= Supplied entries =
# # # # # # #

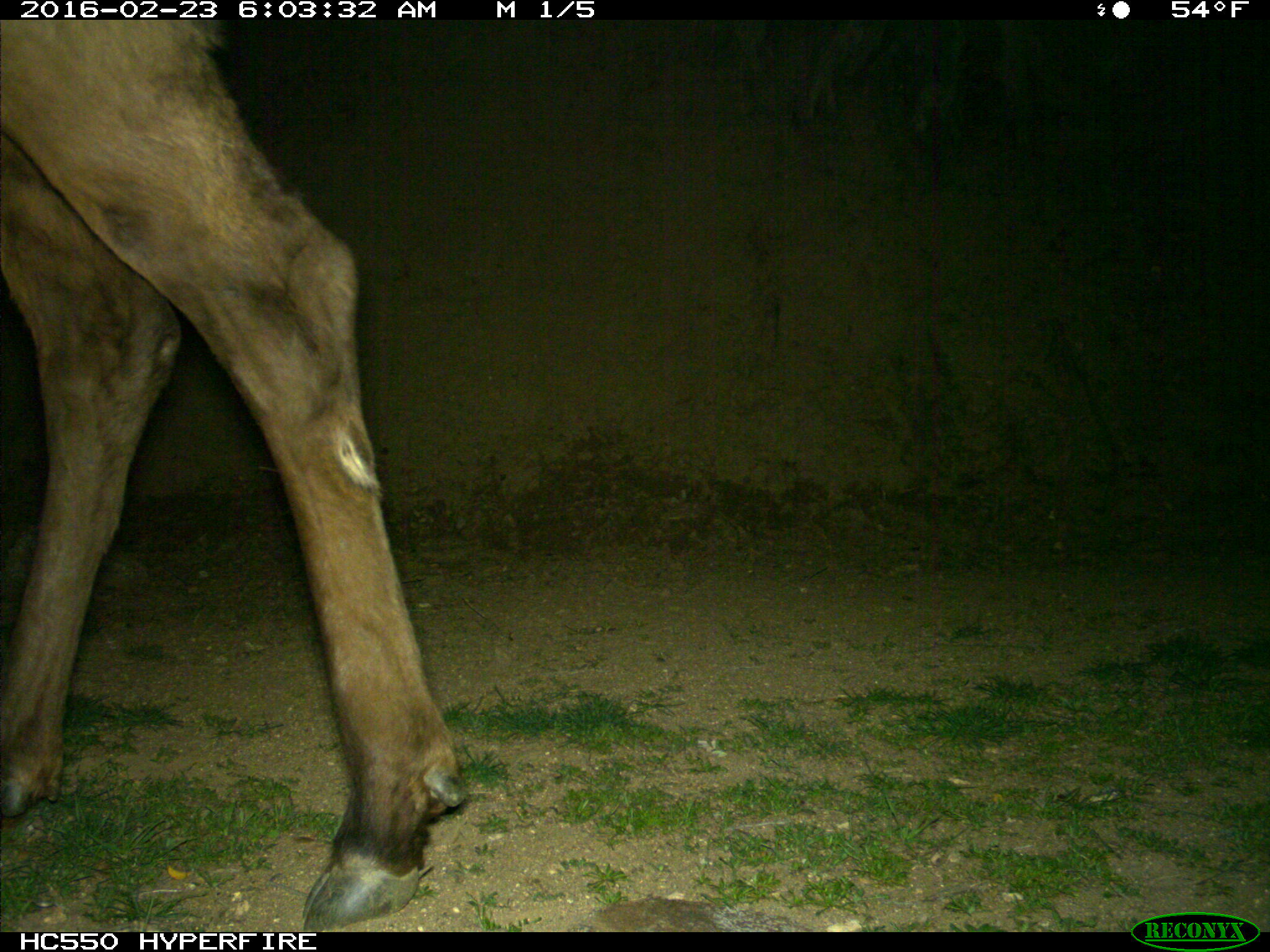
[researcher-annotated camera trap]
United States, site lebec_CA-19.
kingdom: Animalia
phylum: Chordata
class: Mammalia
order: Artiodactyla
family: Cervidae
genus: Cervus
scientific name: Cervus canadensis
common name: elk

# # # # # # #

= Brief =
Return, exactly as written, only those lines that run from the one with "United States, site lebec_CA-19." to the last line of the data, both of those lines included.

= Task result =
United States, site lebec_CA-19.
kingdom: Animalia
phylum: Chordata
class: Mammalia
order: Artiodactyla
family: Cervidae
genus: Cervus
scientific name: Cervus canadensis
common name: elk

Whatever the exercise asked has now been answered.